Input material
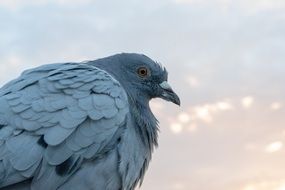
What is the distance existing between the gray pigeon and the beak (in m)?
0.82

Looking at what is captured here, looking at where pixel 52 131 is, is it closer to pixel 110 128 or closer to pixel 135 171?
pixel 110 128

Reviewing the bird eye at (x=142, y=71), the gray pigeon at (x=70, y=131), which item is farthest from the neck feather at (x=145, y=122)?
the bird eye at (x=142, y=71)

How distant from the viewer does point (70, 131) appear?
912 cm

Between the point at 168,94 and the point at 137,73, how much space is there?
2.21ft

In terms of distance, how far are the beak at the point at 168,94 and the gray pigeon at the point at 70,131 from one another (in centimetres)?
82

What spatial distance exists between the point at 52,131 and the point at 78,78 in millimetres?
930

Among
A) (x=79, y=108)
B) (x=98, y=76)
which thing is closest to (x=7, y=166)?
(x=79, y=108)

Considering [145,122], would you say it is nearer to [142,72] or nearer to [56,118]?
[142,72]

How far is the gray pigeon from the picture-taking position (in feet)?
29.1

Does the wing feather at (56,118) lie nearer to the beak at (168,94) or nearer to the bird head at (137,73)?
the bird head at (137,73)

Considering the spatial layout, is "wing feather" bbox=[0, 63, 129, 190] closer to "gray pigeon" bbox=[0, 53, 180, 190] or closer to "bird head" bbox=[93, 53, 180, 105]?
"gray pigeon" bbox=[0, 53, 180, 190]

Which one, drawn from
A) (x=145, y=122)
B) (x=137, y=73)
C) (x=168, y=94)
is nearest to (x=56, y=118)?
(x=145, y=122)

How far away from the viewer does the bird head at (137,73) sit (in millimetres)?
10500

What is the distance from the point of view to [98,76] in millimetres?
9719
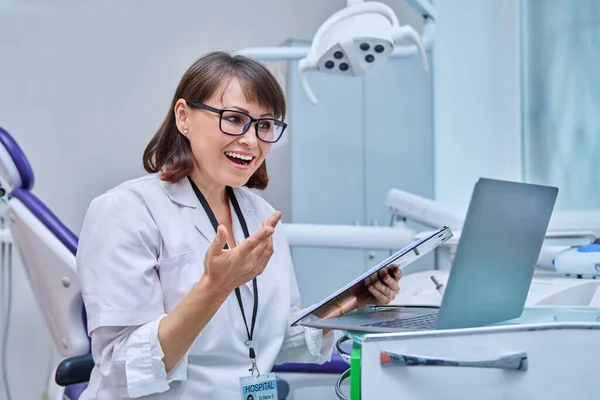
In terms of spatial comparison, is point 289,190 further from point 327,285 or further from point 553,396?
point 553,396

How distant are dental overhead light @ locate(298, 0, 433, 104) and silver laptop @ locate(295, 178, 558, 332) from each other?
1.16m

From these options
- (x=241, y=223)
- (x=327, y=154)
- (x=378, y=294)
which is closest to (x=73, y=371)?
(x=241, y=223)

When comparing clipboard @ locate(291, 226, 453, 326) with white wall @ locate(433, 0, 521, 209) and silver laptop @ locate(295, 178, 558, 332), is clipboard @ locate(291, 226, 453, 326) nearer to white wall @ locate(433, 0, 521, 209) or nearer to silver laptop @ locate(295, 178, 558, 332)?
silver laptop @ locate(295, 178, 558, 332)

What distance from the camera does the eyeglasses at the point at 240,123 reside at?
1300 mm

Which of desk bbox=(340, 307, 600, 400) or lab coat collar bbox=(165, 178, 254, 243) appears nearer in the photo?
desk bbox=(340, 307, 600, 400)

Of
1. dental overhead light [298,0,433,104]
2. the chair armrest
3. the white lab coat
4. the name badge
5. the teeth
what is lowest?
the chair armrest

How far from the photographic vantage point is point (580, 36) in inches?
97.1

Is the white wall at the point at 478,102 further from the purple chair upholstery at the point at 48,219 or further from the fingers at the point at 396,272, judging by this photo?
the fingers at the point at 396,272

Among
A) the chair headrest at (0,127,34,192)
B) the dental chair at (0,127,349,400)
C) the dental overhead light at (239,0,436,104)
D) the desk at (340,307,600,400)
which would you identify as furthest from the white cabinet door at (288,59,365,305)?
the desk at (340,307,600,400)

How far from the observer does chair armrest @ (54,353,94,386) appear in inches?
→ 67.2

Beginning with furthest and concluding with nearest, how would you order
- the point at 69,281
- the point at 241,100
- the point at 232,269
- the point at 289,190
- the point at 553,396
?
1. the point at 289,190
2. the point at 69,281
3. the point at 241,100
4. the point at 232,269
5. the point at 553,396

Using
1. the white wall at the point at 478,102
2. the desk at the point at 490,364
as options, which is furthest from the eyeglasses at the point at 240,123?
the white wall at the point at 478,102

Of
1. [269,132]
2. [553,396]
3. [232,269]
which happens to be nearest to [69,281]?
[269,132]

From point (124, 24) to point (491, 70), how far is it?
1.80 m
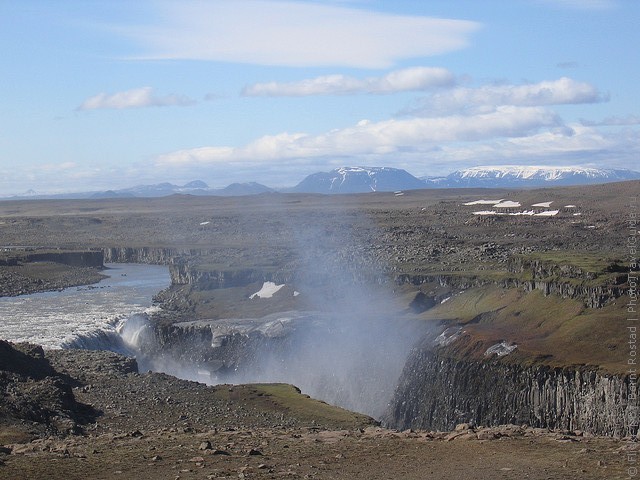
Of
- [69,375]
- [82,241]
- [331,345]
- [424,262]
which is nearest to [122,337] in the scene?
[331,345]

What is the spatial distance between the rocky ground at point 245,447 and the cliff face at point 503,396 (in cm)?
701

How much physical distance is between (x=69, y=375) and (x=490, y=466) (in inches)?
1300

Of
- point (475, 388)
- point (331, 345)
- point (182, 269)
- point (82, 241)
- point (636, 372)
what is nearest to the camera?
point (636, 372)

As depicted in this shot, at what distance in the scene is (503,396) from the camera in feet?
161

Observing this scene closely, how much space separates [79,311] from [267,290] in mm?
17895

What is needed
Could you reproduce every entry above word for word, with the pictures left out?

Solution below
What is the distance existing between the gray pigeon and the beak (in m)?
0.82

Looking at what is captured here, looking at where pixel 52 131 is, is it closer to pixel 110 128 or closer to pixel 135 171?
pixel 110 128

Reviewing the bird eye at (x=142, y=71), the gray pigeon at (x=70, y=131), which item is farthest from the neck feather at (x=145, y=122)?
the bird eye at (x=142, y=71)

How distant from the viewer does point (70, 131) appear?
912 cm

Between the point at 168,94 and the point at 137,73, how much space is there?
2.21ft

In terms of distance, how far are the beak at the point at 168,94 and the gray pigeon at the point at 70,131 from one another (in centimetres)?
82

What spatial distance exists between the point at 52,131 and the point at 78,78 in millimetres?
930

Among
A) (x=79, y=108)
B) (x=98, y=76)
which thing is closest to (x=7, y=166)?
(x=79, y=108)

Considering [145,122], would you say it is nearer to [142,72] or nearer to [56,118]?
[142,72]

How far is the gray pigeon from the picture-taking position (in feet)?
29.1

Does the wing feather at (56,118) lie nearer to the beak at (168,94) or nearer to the bird head at (137,73)?
the bird head at (137,73)

Considering the spatial layout, is "wing feather" bbox=[0, 63, 129, 190] closer to "gray pigeon" bbox=[0, 53, 180, 190] or closer to "bird head" bbox=[93, 53, 180, 105]?
"gray pigeon" bbox=[0, 53, 180, 190]

Which one, drawn from
A) (x=145, y=122)
B) (x=137, y=73)
C) (x=168, y=94)
is nearest to (x=56, y=118)?
(x=145, y=122)

How far away from the viewer does the bird head at (137,73) sit (in millimetres)?
10500

What is the distance from the point of view to [98,76] in millimetres?
9719
In terms of spatial comparison, is point 289,190 further from point 327,285 or further from point 553,396?
point 553,396

How distant are dental overhead light @ locate(298, 0, 433, 104) and silver laptop @ locate(295, 178, 558, 332) from each other?
1.16m

From these options
- (x=241, y=223)
- (x=327, y=154)
- (x=378, y=294)
which is closest to (x=73, y=371)?
(x=241, y=223)

When comparing clipboard @ locate(291, 226, 453, 326) with white wall @ locate(433, 0, 521, 209) and silver laptop @ locate(295, 178, 558, 332), is clipboard @ locate(291, 226, 453, 326) nearer to white wall @ locate(433, 0, 521, 209) or nearer to silver laptop @ locate(295, 178, 558, 332)?
silver laptop @ locate(295, 178, 558, 332)

What distance from the camera does the eyeglasses at the point at 240,123 reside at?
1300 mm

Which of desk bbox=(340, 307, 600, 400) or lab coat collar bbox=(165, 178, 254, 243) appears nearer in the photo?
desk bbox=(340, 307, 600, 400)

Of
1. dental overhead light [298,0,433,104]
2. the chair armrest
3. the white lab coat
4. the name badge
5. the teeth
what is lowest?
the chair armrest

How far from the photographic vantage point is point (580, 36) in inches?
97.1

Is the white wall at the point at 478,102 further from the purple chair upholstery at the point at 48,219 or further from the fingers at the point at 396,272, judging by this photo?
the fingers at the point at 396,272

Among
A) the chair headrest at (0,127,34,192)
B) the dental chair at (0,127,349,400)
C) the dental overhead light at (239,0,436,104)
D) the desk at (340,307,600,400)
which would you identify as furthest from the white cabinet door at (288,59,365,305)?
the desk at (340,307,600,400)

How far from the observer does chair armrest @ (54,353,94,386) appear in inches?
→ 67.2

Beginning with furthest and concluding with nearest, how would you order
- the point at 69,281
- the point at 241,100
- the point at 232,269
- the point at 289,190
- the point at 553,396
?
1. the point at 289,190
2. the point at 69,281
3. the point at 241,100
4. the point at 232,269
5. the point at 553,396

Using
1. the white wall at the point at 478,102
2. the desk at the point at 490,364
as options, which is furthest from the eyeglasses at the point at 240,123?
the white wall at the point at 478,102

Of
1. [269,132]
2. [553,396]
3. [232,269]
which happens to be nearest to [69,281]?
[269,132]

From point (124, 24) to point (491, 70), how far is it?
1.80 m
Of
- [69,375]
- [82,241]
- [331,345]
- [424,262]
which is nearest to [122,337] in the scene?
[331,345]

What is the spatial distance between the rocky ground at point 245,447 and the cliff face at point 503,396 (in cm)?
701

How much physical distance is between (x=69, y=375) and (x=490, y=466) (in inches)?
1300

Of
- point (475, 388)
- point (331, 345)
- point (182, 269)
- point (82, 241)
- point (636, 372)
what is nearest to the camera?
point (636, 372)

As depicted in this shot, at what distance in the scene is (503,396) from the camera in feet?
161

Observing this scene closely, how much space separates [79,311] from [267,290] in mm?
17895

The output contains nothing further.